I appreciated Cindi Scoppe’s column on our state superintendent of education (“Boy, did I ever misjudge this candidate,” Wednesday). It seems to me sometimes that she is the voice of one crying in the wilderness in this state, but it is possible that she is the representation of a very quiet majority.
Educators, particularly teachers, are so caught up in our work during the day and our families at night that we often fail to see the vital connection and influence politics have on the work we do. If we could just get greater numbers of ourselves to pay attention, voice an opinion to our representatives and vote, we would not have to fight even our own leadership.
I am so grateful that the few South Carolinians who made it to the primary election polls have presented us with two solid candidates for the state superintendent’s position from among a field of so many with dubious experience and goals.

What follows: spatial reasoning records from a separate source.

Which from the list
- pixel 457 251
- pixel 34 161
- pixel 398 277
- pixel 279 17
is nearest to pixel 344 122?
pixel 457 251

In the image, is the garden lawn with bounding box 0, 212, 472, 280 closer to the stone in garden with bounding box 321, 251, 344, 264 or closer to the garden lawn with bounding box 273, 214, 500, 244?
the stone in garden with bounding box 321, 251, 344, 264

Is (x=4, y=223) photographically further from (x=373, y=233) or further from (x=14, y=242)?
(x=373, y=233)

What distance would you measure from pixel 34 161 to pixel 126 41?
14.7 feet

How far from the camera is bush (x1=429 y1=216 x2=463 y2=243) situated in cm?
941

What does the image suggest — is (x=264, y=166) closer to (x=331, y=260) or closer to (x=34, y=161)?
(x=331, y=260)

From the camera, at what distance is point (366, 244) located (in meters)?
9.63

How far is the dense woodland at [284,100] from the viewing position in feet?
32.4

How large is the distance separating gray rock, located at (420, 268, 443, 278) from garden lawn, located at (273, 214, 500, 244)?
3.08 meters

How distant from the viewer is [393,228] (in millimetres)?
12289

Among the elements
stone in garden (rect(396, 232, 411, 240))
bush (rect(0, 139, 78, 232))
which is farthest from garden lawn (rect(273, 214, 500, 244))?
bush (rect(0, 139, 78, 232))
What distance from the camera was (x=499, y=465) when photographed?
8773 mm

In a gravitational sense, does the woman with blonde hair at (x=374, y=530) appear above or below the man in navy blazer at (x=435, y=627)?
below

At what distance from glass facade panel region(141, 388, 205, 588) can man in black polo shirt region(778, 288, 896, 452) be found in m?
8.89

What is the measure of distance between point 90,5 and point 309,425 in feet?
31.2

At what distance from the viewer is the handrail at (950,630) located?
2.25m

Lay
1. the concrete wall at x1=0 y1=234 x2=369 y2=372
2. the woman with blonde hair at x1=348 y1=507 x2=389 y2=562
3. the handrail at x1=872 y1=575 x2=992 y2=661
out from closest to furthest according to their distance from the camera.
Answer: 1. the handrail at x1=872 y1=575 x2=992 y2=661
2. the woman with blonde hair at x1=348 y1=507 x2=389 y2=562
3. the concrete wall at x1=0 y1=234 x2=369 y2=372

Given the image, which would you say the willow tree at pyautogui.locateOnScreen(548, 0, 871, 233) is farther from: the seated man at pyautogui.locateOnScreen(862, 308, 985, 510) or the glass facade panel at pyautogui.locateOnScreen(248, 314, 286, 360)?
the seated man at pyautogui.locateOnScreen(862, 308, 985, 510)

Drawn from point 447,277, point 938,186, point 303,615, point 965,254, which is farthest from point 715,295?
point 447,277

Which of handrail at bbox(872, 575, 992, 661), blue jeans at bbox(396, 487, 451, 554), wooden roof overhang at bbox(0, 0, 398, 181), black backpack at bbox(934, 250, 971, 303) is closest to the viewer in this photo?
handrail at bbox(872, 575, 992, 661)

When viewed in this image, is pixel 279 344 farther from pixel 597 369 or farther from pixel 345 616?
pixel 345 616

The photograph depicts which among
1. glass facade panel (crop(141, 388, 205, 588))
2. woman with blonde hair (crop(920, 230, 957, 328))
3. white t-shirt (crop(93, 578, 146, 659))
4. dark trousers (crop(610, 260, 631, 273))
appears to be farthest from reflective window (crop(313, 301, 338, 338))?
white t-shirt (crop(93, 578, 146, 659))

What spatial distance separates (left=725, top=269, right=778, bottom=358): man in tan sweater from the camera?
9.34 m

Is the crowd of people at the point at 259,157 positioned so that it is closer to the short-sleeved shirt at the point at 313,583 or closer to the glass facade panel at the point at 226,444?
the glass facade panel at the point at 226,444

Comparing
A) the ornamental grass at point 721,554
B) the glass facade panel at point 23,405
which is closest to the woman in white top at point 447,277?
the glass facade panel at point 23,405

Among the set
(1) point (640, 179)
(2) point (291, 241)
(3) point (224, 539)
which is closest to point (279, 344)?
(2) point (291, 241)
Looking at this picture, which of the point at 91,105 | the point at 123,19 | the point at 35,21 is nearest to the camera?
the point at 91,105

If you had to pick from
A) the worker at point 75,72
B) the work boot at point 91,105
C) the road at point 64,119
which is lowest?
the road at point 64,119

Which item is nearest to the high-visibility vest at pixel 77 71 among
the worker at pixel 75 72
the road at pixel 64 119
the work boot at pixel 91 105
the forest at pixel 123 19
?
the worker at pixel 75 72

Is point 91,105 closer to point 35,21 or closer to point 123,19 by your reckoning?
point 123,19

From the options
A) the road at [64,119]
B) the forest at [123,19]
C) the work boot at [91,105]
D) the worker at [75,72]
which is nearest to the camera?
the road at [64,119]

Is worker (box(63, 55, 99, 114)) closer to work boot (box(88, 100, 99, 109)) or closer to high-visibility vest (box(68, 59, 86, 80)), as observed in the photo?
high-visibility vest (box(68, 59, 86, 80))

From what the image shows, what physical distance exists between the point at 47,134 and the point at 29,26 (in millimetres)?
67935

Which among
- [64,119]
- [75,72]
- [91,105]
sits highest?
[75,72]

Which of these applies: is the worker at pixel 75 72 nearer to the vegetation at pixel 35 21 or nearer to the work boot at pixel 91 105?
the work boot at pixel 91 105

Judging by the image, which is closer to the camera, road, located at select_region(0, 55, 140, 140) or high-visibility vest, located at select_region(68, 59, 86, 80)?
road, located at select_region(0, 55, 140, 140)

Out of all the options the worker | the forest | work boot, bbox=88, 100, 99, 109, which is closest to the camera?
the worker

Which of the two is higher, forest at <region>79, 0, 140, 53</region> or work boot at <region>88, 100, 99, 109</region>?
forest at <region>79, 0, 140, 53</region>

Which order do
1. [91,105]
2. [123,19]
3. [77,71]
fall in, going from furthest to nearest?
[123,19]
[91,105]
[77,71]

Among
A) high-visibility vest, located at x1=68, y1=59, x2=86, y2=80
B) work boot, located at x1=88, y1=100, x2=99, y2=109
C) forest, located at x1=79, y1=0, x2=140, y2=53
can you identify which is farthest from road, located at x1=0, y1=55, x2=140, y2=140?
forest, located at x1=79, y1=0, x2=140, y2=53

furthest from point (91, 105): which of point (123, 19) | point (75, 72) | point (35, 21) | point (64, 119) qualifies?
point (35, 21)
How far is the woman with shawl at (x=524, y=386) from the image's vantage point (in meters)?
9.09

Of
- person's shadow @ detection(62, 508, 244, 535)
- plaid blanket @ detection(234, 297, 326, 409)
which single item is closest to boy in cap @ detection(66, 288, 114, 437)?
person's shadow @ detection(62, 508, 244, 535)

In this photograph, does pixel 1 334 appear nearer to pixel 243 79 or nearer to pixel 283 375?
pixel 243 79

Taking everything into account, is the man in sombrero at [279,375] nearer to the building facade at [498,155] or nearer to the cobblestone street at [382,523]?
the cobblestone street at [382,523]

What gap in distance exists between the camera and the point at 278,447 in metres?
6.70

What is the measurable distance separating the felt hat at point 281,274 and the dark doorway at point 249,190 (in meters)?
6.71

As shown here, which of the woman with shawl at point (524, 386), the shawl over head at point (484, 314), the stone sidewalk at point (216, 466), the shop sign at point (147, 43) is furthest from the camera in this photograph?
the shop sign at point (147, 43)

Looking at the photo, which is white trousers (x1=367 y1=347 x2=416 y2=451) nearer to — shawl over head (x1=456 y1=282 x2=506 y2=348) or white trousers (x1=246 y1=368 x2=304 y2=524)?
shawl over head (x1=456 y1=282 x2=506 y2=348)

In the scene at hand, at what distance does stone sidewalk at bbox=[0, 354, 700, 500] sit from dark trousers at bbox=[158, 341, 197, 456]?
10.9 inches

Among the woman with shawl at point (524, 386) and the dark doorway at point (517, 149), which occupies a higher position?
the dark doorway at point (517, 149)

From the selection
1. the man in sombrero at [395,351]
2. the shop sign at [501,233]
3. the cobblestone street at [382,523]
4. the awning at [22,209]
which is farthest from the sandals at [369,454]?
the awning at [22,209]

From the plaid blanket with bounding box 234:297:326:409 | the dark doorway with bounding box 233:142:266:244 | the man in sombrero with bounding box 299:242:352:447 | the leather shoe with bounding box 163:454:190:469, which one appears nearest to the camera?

In the meantime, the State Department of Education’s effort to rewrite our education standards without at least looking at the Common Core is taking a step backward and certainly not what the Legislature required per my reading of the law. We have written curriculum, trained teachers and are seeing the results already: students more highly engaged in their learning and realizing the relevance and rigor of the exercise. Results continue their upward trend, as well. Quite a few veteran teachers have told me this is what we should have been doing all along.
Never miss a local story.
Has anyone ever noticed that the attacks on the state standards were based primarily on “federal intrusion” (which is also subject to debate) rather than on the standards themselves? I agree that they are not perfect and that there is too much reliance on testing, but our teachers and students have been challenged by the increased rigor and expectations. What a shame to not even allow a copy to be in the room while our state standards are being revised/rewritten.
I appreciate Ms. Scoppe’s willingness not to be swayed by popular opinion or the loudest voices. We need media who are honest enough to admit a mistake and who will take the time to truly research a topic before publicly offering their thoughts.